Agora, eles nunca mencionaram qual dos nucleotídeos era o preferido.
Guanina, Adenina, Timina, Citosina.
Então, quando eu era criança, eu fui proibido de ver telenovelas.
Minha mãe era como uma empresa onde eu trabalhasse
E achou que a minha produtividade infantil diminuía
Se eu perdesse tempo ocupado com
O Edson Celulari transformando a Giulia Gam em ouro.
A gente morava numa vila da Tijuca onde a área dos fundos das casas vizinhas
Era contígua uma a outra. E em cima da nossa área tinha uma telha
Para proteger da chuva, do vento, do que quer que ameaçasse
A produtividade das crianças.

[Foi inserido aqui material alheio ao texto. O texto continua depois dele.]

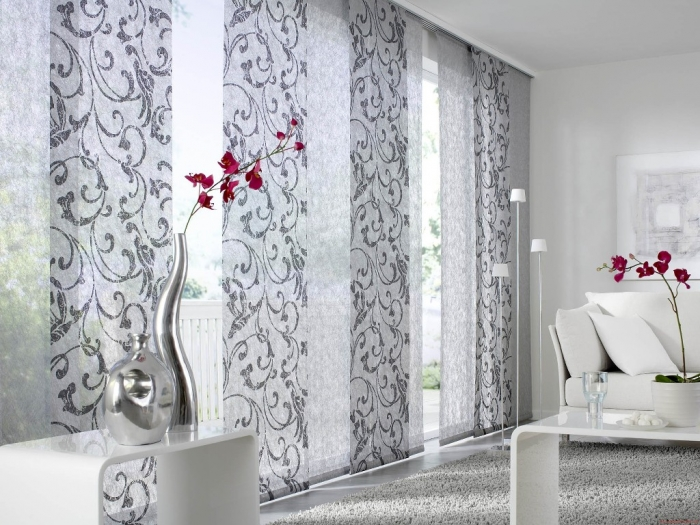 35-Amazing-Stunning-Curtain-Design-Ideas-2015-7 40+ Amazing & Stunning Curtain Design Ideas 2020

A telha ficava logo abaixo da janela do meu quarto.
E eu combinei com a vizinha e toda noite eu pulava a janela
Eu pulava a janela toda a noite e ficava encima da telha
A vizinha assistia à novela e durante os intervalos ia para a área
Me contar o que tinha acontecido em cada bloco.
Então, quando eu era criança, eu preferia cair, porque gostava de ficar com o joelho ralado.
Então, eu tinha algo para mostrar para os outros.
Então, eu tinha algo para impressionar as garotas.
Mas às vezes elas simplesmente diziam:
Olha, eu sei que você é um homem muito ocupado.
Eu não quero tomar seu tempo. Mas às vezes elas simplesmente diziam:
Plim-Plim. Mas às vezes elas simplesmente diziam:
Houve uma reestruturação no seu setor. Não estamos contratando no momento.
Eventualmente, eu ficava triste porque a vizinha tinha muito sono e péssima memória.
E eu ficava com fiapos de telenovelas que nunca encaixavam direito uns nos outros.

*

Outro conto (com algumas coisas de Yoko Ono).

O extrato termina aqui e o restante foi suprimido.